Research Focus
Fundamental signal processing theory
A fundamental question in statistical signal processing, that arises in applications as diverse as radar, sonar, wireless communications and econometrics is: Given finite number of samples, can one reliably discriminate signal from noise?
My research answers this in an application independent sense. We show that if the SNR is above a threshold which is a simple function of the number of sensors (or dimensionality of the system) and the number of signal-plus-noise and noise-only samples then reliable detection is possible in an optimal manner using a new random matrix theory inspired algorithm we have developed. Below this SNR threshold, reliable detection is (asymptotically) just not possible.

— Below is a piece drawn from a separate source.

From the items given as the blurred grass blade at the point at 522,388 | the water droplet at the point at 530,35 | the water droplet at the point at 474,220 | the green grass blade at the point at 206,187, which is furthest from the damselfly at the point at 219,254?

The figure above illustrates this "hot zone/cold zone" behavior in signal detection by plotting the logarithm of the probability of accurate detection. The superimposed black line is the predicted SNR threshold for this example when both the noise-only covariance matrix and the signal-plus-noise covariance matrix are estimated using finite samples. The superimposed red line is the predicted SNR threshold if the noise covariance were known perfectly. For additional details see the sequence of papers downloadable here and here.
Preliminary results show that this predicted threshold is remarkable accurate in real-world settings. We have been using sensor array data graciously provided by the Laboratory for Autonomous Marine Sensing Systems.Adaptive signal processing for communications
A major challenge while communicating in dynamic channels, such as the underwater acoustic channel, is the large amount of time-varying inter-symbol interference (ISI) due to multipath. In many realistic channels, the fluctuations between different taps of the sampled channel impulse response are correlated. Traditional least-squares algorithms used for adapting channel equalizers do not exploit this correlation structure.
My research addresses this by designing a channel subspace post-filtering algorithm that treats the least-squares channel estimate as a noisy time series and exploits the channel correlation structure to reduce the channel estimation error. Consequently, the performance of the channel estmated based decision feedback equalizer (DFE) is improved as well. We bring into the sharp focus how our algorithm exploits the channel correlation structure and demonstrate its implemntability.
We have tested this algorithm on undersea acoustic communication data collected during experimental trials and have realized a 5-7 dB improvement in performance of a channel estimate-based decision feedback equalizer that uses this post-filtered channel estimate to determine the equalizer coefficients. For additional details see the paper downloadable here.
High-dimensional statistical signal processing
Classical "optimal" multivariate statistical signal processing algorithms for detection and estimation are no longer optimal in modern settings where the dimensionality of the system is large (due to a large number of sensors) and the number of observations available to make inference is relatively small. Classical algorithms will perform poorly or provide faulty inference in such scenarios.
My research focuses on designing implementable detection and estimation algorithms that are robust to high-dimensionality and the finite sample effects. We take our inspiration from random matrix theory.
One example of this is the design of an algorithm that can deblur the sample eigenspectrum from limited observations. For details see the paper downloadable here.
Computational random matrix theory
Sample covariance matrices are ubiquitous in statistical signal processing theory. Random matrix theory is the natural language for understanding the properties of sample covariance matrices.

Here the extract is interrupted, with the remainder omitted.